Reference no: EM131559775
Indonesia's GDP is $200 billion per year, and Indonesia's interest rate is constant at 10%
1. In year 1 Indonesia is hit by a tsunami which causes its income from tourism to drop this year by $110 billion, to only $90 billion. Income will recover back to $200 billion in all subsequent years. What will be the path of Indonesian consumption if Indonesia has no ability to borrow in international capital markets?
2. Assume Indonesian consumers aim to perfectly smooth consumption across all future years, and are able to borrow at an interest rate of 10% from foreigners. Calculate Indonesia's consumption and trade balance in the year of the tsunami and subsequent years.
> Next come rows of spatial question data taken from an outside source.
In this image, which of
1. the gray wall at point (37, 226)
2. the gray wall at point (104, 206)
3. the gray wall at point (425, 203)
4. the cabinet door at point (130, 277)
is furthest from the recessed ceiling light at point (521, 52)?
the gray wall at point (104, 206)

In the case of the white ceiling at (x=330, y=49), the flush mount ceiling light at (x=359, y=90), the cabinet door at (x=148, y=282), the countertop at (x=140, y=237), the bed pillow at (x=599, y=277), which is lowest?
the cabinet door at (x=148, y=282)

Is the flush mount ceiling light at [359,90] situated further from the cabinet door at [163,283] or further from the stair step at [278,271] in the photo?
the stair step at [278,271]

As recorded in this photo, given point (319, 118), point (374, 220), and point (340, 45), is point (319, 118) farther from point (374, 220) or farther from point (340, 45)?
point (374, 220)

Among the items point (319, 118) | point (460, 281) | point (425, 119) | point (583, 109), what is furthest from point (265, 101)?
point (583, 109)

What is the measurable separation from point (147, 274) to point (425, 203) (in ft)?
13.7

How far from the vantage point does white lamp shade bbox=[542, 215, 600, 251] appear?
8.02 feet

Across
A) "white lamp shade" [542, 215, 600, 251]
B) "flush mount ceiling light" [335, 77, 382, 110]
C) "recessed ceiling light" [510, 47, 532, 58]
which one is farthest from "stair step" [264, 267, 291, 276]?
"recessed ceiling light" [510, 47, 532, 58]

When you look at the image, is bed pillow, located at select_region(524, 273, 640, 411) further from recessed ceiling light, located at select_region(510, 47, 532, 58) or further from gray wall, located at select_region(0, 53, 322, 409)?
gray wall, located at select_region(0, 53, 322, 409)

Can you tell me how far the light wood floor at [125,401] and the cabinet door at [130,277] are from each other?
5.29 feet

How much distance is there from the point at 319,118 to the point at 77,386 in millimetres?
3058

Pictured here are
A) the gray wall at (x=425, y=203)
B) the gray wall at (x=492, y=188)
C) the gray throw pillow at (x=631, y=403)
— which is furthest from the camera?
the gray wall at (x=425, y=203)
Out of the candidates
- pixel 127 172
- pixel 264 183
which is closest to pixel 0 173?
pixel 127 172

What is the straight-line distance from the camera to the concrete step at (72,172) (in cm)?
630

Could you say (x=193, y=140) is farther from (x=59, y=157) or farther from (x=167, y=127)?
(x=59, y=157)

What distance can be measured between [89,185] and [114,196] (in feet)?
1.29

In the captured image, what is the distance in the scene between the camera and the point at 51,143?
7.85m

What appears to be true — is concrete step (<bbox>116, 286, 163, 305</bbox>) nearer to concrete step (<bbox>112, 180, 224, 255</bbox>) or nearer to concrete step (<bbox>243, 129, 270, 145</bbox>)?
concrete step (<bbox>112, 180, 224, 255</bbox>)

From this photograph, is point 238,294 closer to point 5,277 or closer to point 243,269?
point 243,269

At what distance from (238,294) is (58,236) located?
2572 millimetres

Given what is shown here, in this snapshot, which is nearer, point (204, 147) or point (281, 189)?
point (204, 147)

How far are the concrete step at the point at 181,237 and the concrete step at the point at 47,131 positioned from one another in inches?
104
3. If Indonesian firms have access to international capital markets at an interest rate of 10%, calculate the path of Indonesia's, output, consumption and trade balance in year 2 and subsequent years
4. In year 1 Indonesian acquired substantial foreign debt as a consequence of the tsunami, leading international lenders to worry that they might not be repaid. If foreigners demand an interest rate of 25% to extend additional loans to Indonesia to finance oil exploration, but Indonesian firms can continue to borrow from Indonesian consumers at an interest rate of 10%, calculate Indonesian consumption and output in year 2 and subsequent years.
5. Assuming Indonesia develops the oil deposits, at current oil prices, revenue from the oil fields would represent 10% of Indonesia's income. Given the high volatility of the oil price, this represents a significant source of volatility to aggregate Indonesian income. What international transactions could Indonesia undertake to reduce the volatility of its income?